- [SELECTED PASSAGE]:
┄┄┄┄┄┄┄┄┄┄

The Atlantic LNG Company of Trinidad and Tobago is a liquefied natural gas (LNG) producing company operating a liquefied natural gas plant in Point Fortin, Trinidad and Tobago. Atlantic LNG operates four liquefaction units (trains).  Train 4, with a 5.2 million tonnes per year production capacity, is among the world's largest LNG trains in operation.

History
The Atlantic LNG project was started by Cabot LNG (now Suez) in 1992. In 1993, Cabot LNG, National Gas Company of Trinidad and Tobago, Amoco and British Gas plc signed the Memorandum of Understanding, and launched a feasibility study of the project. The Atlantic LNG company was formed in July 1995. general Construction of the first train started in 1996, and the train was officially opened on 13 March 1999. The first cargo was loaded in April 1999. Train 2 started up on 12 August 2002, Train 3 on 28 April 2003, and Train 4 in December 2005.  A feasibility study for the fifth train—Train X—was scheduled to be concluded by December 2007.

┄┄┄┄┄┄┄┄┄┄

Spatial questions tied to images:
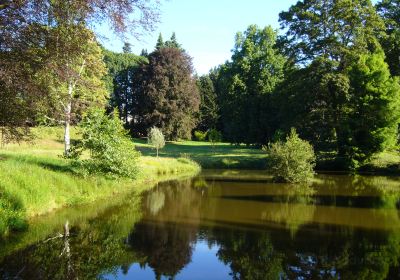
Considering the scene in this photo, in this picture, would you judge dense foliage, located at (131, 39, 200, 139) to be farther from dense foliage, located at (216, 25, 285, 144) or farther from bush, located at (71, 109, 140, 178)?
bush, located at (71, 109, 140, 178)

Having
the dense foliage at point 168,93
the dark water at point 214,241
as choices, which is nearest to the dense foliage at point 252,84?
the dense foliage at point 168,93

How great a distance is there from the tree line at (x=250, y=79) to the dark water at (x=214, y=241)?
350 centimetres

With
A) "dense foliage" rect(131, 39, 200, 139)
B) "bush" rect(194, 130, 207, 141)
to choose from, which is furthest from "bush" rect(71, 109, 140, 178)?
"bush" rect(194, 130, 207, 141)

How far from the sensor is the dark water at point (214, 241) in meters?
9.77

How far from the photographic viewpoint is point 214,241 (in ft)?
41.3

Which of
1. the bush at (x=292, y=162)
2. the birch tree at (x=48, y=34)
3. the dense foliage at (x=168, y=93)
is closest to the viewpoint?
the birch tree at (x=48, y=34)

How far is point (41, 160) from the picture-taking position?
2025cm

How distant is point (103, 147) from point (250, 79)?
3850 centimetres

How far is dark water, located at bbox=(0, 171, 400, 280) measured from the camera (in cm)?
977

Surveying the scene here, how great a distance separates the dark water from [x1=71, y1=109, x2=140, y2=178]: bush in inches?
66.1

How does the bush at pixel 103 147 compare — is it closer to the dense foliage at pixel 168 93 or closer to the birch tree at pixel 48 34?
the birch tree at pixel 48 34

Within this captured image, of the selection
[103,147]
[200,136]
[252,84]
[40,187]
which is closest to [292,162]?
[103,147]

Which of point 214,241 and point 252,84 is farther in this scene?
point 252,84

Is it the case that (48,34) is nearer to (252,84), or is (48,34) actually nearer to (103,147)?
(103,147)
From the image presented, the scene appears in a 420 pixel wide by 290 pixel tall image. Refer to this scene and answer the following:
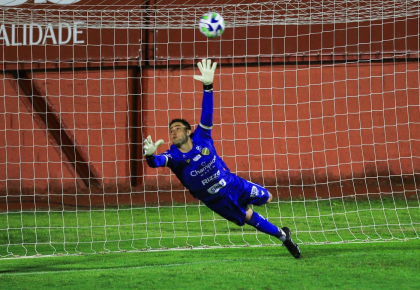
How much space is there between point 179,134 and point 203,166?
43 cm

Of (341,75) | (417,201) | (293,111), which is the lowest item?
(417,201)

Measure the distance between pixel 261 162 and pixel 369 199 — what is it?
7.39 ft

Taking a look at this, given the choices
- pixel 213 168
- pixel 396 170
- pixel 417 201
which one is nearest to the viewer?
pixel 213 168

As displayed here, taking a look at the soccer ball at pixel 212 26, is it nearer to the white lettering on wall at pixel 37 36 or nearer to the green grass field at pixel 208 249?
the green grass field at pixel 208 249

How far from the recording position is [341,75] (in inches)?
469

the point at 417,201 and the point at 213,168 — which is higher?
the point at 213,168

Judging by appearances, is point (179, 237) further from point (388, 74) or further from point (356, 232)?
point (388, 74)

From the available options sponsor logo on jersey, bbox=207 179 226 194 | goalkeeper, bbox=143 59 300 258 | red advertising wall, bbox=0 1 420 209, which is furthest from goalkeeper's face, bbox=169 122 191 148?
red advertising wall, bbox=0 1 420 209

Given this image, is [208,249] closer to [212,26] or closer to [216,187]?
[216,187]

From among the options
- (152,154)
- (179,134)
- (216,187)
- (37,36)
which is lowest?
(216,187)

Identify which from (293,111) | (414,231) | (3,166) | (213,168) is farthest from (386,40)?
(3,166)

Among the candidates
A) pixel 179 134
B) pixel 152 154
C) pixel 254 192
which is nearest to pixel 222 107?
pixel 254 192

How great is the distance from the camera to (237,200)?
6316mm

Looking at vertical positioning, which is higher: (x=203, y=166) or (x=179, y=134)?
(x=179, y=134)
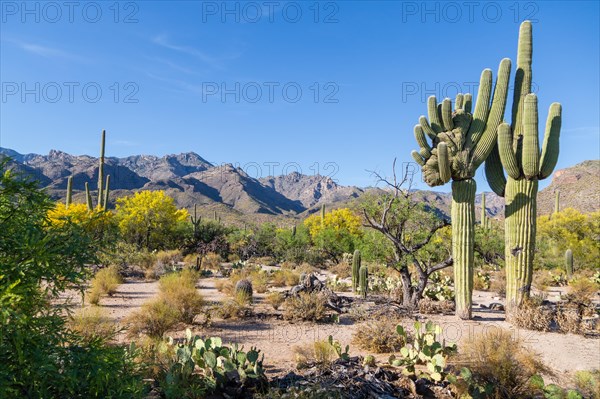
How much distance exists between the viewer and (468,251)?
9930mm

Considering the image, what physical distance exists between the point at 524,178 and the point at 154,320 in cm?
922

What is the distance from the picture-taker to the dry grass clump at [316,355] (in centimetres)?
624

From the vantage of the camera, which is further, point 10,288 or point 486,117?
point 486,117

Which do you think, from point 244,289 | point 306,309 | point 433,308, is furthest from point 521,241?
point 244,289

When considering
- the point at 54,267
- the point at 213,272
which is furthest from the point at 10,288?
the point at 213,272

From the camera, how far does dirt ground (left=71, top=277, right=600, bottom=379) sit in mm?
6961

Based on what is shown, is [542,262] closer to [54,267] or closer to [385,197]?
[385,197]

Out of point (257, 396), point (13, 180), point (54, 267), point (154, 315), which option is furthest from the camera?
point (154, 315)

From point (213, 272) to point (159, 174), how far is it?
157m

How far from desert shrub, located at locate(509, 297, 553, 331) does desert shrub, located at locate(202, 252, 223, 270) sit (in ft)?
48.6

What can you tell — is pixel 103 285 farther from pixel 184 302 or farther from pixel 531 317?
pixel 531 317

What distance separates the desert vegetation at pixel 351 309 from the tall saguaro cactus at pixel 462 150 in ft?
0.12

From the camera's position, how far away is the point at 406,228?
12.4 metres

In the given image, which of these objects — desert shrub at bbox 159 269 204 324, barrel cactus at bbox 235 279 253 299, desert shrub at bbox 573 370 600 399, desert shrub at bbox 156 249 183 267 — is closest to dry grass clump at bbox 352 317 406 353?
desert shrub at bbox 573 370 600 399
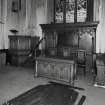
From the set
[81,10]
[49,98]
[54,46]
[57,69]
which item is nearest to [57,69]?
[57,69]

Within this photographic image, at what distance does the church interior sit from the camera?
3652 mm

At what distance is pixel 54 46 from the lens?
20.0 ft

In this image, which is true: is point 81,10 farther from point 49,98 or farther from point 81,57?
point 49,98

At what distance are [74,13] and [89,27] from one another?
129 centimetres

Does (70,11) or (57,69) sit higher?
(70,11)

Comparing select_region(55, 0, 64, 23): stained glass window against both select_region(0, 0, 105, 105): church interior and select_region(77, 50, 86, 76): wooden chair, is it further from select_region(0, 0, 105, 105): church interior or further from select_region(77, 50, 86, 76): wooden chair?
select_region(77, 50, 86, 76): wooden chair

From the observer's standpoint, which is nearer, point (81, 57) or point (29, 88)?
point (29, 88)

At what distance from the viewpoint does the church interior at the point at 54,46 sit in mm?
3652

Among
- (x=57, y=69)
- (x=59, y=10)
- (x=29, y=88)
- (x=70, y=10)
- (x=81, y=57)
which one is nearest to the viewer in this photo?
(x=29, y=88)

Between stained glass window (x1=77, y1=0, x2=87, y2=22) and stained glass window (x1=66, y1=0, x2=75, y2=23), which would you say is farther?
stained glass window (x1=66, y1=0, x2=75, y2=23)

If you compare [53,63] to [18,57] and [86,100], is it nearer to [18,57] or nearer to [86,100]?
[86,100]

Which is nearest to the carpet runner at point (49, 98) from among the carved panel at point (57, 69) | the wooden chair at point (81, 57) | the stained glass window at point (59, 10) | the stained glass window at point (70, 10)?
the carved panel at point (57, 69)

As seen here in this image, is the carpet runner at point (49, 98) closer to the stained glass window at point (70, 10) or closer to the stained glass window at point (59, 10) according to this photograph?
the stained glass window at point (70, 10)

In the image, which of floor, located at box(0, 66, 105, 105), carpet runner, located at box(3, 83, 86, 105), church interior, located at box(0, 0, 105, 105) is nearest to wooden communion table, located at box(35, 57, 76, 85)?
church interior, located at box(0, 0, 105, 105)
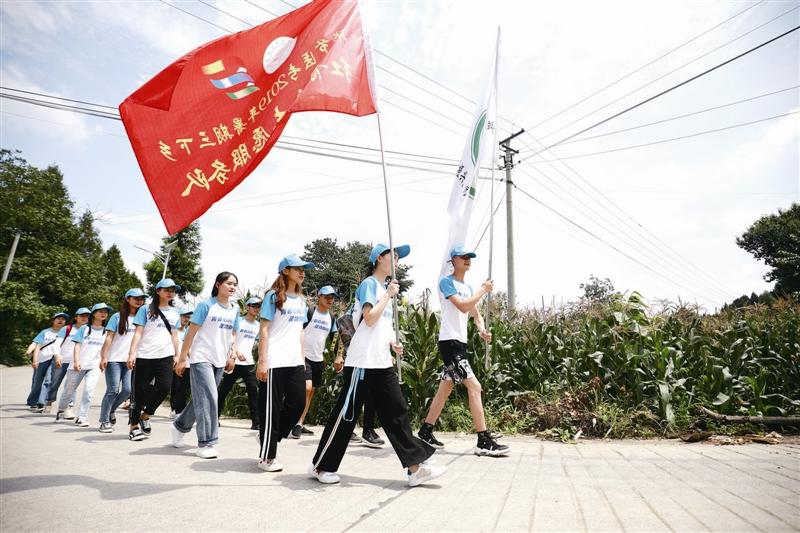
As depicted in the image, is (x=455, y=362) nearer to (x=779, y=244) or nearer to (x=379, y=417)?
(x=379, y=417)

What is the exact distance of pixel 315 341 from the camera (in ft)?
22.6

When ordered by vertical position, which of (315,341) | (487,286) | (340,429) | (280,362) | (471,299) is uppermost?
(487,286)

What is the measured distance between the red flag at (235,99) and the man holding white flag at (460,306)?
2168 mm

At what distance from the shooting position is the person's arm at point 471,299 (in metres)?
4.99

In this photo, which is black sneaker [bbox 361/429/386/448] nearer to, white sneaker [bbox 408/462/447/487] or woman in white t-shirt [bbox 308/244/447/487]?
woman in white t-shirt [bbox 308/244/447/487]

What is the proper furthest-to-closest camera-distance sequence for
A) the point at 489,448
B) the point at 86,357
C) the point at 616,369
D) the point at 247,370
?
1. the point at 86,357
2. the point at 247,370
3. the point at 616,369
4. the point at 489,448

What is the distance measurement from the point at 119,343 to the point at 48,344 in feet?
14.2

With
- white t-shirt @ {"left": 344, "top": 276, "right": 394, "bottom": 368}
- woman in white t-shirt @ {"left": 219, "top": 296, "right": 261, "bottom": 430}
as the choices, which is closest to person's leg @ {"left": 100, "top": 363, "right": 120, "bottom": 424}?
woman in white t-shirt @ {"left": 219, "top": 296, "right": 261, "bottom": 430}

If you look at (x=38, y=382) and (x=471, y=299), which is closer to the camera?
(x=471, y=299)

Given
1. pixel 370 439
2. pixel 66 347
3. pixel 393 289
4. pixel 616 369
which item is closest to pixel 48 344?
pixel 66 347

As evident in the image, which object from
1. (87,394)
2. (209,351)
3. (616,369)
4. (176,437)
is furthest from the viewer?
(87,394)

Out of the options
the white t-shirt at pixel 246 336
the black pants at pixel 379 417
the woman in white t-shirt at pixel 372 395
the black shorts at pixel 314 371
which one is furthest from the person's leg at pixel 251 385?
the black pants at pixel 379 417

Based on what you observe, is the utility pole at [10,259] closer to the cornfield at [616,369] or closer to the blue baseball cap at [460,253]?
the cornfield at [616,369]

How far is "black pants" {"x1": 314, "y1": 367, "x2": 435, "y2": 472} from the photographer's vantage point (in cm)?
393
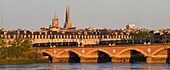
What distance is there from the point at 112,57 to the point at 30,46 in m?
18.4

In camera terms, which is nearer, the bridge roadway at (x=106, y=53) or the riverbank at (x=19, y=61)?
the bridge roadway at (x=106, y=53)

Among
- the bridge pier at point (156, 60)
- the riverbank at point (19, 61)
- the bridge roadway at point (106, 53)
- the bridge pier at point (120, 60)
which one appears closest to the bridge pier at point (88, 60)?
the bridge roadway at point (106, 53)

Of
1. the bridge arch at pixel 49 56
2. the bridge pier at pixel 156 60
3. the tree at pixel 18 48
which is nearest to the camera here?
the bridge pier at pixel 156 60

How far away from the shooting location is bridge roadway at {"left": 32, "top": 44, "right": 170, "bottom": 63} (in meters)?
108

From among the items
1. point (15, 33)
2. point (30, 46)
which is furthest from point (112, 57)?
point (15, 33)

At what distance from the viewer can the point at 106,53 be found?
381 feet

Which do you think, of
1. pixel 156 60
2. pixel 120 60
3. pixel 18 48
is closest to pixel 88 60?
pixel 120 60

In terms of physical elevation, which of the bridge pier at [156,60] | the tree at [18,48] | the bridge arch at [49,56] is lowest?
the bridge pier at [156,60]

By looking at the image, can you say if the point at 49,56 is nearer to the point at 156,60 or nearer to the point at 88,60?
the point at 88,60

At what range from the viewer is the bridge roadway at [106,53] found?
108 m

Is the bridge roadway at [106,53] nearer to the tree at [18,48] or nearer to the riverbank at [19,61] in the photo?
the tree at [18,48]

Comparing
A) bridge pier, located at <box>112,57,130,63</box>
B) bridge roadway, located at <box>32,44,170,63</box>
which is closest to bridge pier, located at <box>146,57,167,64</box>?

┄┄┄┄┄┄┄┄┄┄

- [SET TASKS]:
a) Name every company that signed the 1993 Memorandum of Understanding, according to the passage on Atlantic LNG.
b) Reproduce the passage on Atlantic LNG word for word, starting with "The Atlantic LNG Company of" and going on through "trains in operation.".
None of the records are needed for this work.

- [OUTPUTS]:
a) Cabot LNG, National Gas Company of Trinidad and Tobago, Amoco, British Gas plc

b)
The Atlantic LNG Company of Trinidad and Tobago is a liquefied natural gas (LNG) producing company operating a liquefied natural gas plant in Point Fortin, Trinidad and Tobago. Atlantic LNG operates four liquefaction units (trains).  Train 4, with a 5.2 million tonnes per year production capacity, is among the world's largest LNG trains in operation.